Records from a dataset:
------------
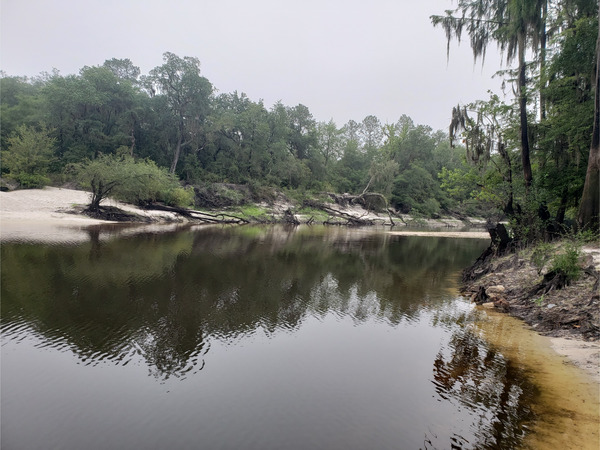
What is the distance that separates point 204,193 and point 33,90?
44.1 meters

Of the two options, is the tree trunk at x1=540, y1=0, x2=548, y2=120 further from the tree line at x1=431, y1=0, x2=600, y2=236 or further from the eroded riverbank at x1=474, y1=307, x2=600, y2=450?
the eroded riverbank at x1=474, y1=307, x2=600, y2=450

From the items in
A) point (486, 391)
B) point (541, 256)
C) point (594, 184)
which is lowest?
point (486, 391)

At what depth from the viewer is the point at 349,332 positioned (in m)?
9.98

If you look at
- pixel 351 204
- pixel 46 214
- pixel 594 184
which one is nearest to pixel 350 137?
pixel 351 204

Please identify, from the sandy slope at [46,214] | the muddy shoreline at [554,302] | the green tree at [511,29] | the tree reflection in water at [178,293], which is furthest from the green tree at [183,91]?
the muddy shoreline at [554,302]

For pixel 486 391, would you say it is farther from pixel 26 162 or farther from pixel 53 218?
pixel 26 162

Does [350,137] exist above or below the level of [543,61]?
above

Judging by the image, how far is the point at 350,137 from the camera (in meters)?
113

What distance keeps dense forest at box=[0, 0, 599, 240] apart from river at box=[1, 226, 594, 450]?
9823mm

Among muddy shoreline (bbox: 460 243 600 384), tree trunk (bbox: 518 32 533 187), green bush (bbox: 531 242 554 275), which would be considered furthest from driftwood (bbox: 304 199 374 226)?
green bush (bbox: 531 242 554 275)

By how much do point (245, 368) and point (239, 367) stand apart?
14cm

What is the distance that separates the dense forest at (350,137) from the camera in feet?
57.4

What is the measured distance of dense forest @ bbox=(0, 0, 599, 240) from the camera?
57.4ft

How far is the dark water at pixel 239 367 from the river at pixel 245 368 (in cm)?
3
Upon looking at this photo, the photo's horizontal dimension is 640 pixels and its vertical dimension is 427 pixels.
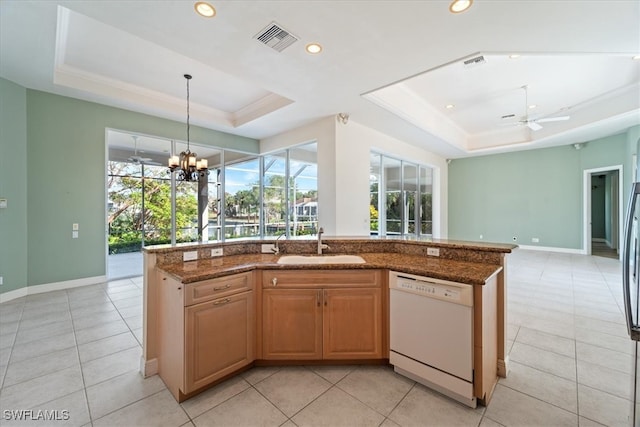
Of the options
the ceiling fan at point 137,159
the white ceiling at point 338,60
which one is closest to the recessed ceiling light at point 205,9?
the white ceiling at point 338,60

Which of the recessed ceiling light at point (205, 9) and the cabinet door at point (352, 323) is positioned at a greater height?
the recessed ceiling light at point (205, 9)

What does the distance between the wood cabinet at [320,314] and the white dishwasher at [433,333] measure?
166mm

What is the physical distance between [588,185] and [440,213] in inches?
148

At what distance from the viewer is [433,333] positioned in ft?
6.05

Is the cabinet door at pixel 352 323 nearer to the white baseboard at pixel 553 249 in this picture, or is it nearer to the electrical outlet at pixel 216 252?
the electrical outlet at pixel 216 252

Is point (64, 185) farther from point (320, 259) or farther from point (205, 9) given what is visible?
point (320, 259)

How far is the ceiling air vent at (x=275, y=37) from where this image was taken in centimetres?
246

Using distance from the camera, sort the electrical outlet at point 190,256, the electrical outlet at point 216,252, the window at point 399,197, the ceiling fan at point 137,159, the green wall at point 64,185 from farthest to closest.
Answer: the window at point 399,197, the ceiling fan at point 137,159, the green wall at point 64,185, the electrical outlet at point 216,252, the electrical outlet at point 190,256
------------
Put every line of the entries above into a JSON list of strings, one string per line. Skip blank lines and leave the pictures out.

Task solution:
[
  "What is the distance that separates point 204,193 and point 33,90?",
  "44.1 meters",
  "Of the two options, is the tree trunk at x1=540, y1=0, x2=548, y2=120 further from the tree line at x1=431, y1=0, x2=600, y2=236 or further from the eroded riverbank at x1=474, y1=307, x2=600, y2=450?",
  "the eroded riverbank at x1=474, y1=307, x2=600, y2=450",
  "From the items in",
  "A) point (486, 391)",
  "B) point (541, 256)",
  "C) point (594, 184)",
  "which is lowest?",
  "point (486, 391)",
  "At what depth from the viewer is the point at 349,332 positioned (in m)?",
  "9.98",
  "If you look at",
  "- pixel 351 204",
  "- pixel 46 214",
  "- pixel 594 184",
  "which one is nearest to pixel 350 137?",
  "pixel 351 204",
  "Please identify, from the sandy slope at [46,214] | the muddy shoreline at [554,302] | the green tree at [511,29] | the tree reflection in water at [178,293], which is furthest from the green tree at [183,91]?",
  "the muddy shoreline at [554,302]",
  "For pixel 486 391, would you say it is farther from pixel 26 162 or farther from pixel 53 218?",
  "pixel 26 162",
  "Does [350,137] exist above or below the level of [543,61]?",
  "above",
  "Judging by the image, how far is the point at 350,137 from the camera (in meters)?",
  "113",
  "What distance keeps dense forest at box=[0, 0, 599, 240] apart from river at box=[1, 226, 594, 450]?",
  "9823mm",
  "Among muddy shoreline (bbox: 460 243 600 384), tree trunk (bbox: 518 32 533 187), green bush (bbox: 531 242 554 275), which would be considered furthest from driftwood (bbox: 304 199 374 226)?",
  "green bush (bbox: 531 242 554 275)",
  "By how much do point (245, 368) and point (239, 367) stand apart?",
  "14cm",
  "What is the distance that separates the dense forest at (350,137) from the camera in feet?",
  "57.4",
  "What is the measured distance of dense forest @ bbox=(0, 0, 599, 240) from the camera?",
  "57.4ft",
  "How far is the dark water at pixel 239 367 from the river at pixel 245 368 (in cm)?",
  "3",
  "Upon looking at this photo, the photo's horizontal dimension is 640 pixels and its vertical dimension is 427 pixels.",
  "Of the options",
  "the ceiling fan at point 137,159",
  "the white ceiling at point 338,60",
  "which one is closest to the recessed ceiling light at point 205,9?",
  "the white ceiling at point 338,60",
  "Which of the recessed ceiling light at point (205, 9) and the cabinet door at point (352, 323) is positioned at a greater height?",
  "the recessed ceiling light at point (205, 9)",
  "What does the distance between the wood cabinet at [320,314] and the white dishwasher at [433,333] measure?",
  "166mm",
  "What is the physical distance between [588,185] and [440,213] in inches?",
  "148",
  "At what distance from the viewer is [433,333] positioned in ft?",
  "6.05",
  "Is the cabinet door at pixel 352 323 nearer to the white baseboard at pixel 553 249 in this picture, or is it nearer to the electrical outlet at pixel 216 252?",
  "the electrical outlet at pixel 216 252",
  "Is point (64, 185) farther from point (320, 259) or farther from point (205, 9) given what is visible?",
  "point (320, 259)",
  "How far is the ceiling air vent at (x=275, y=37) from where this image was taken in centimetres?",
  "246",
  "Using distance from the camera, sort the electrical outlet at point 190,256, the electrical outlet at point 216,252, the window at point 399,197, the ceiling fan at point 137,159, the green wall at point 64,185 from farthest to closest.",
  "Answer: the window at point 399,197, the ceiling fan at point 137,159, the green wall at point 64,185, the electrical outlet at point 216,252, the electrical outlet at point 190,256"
]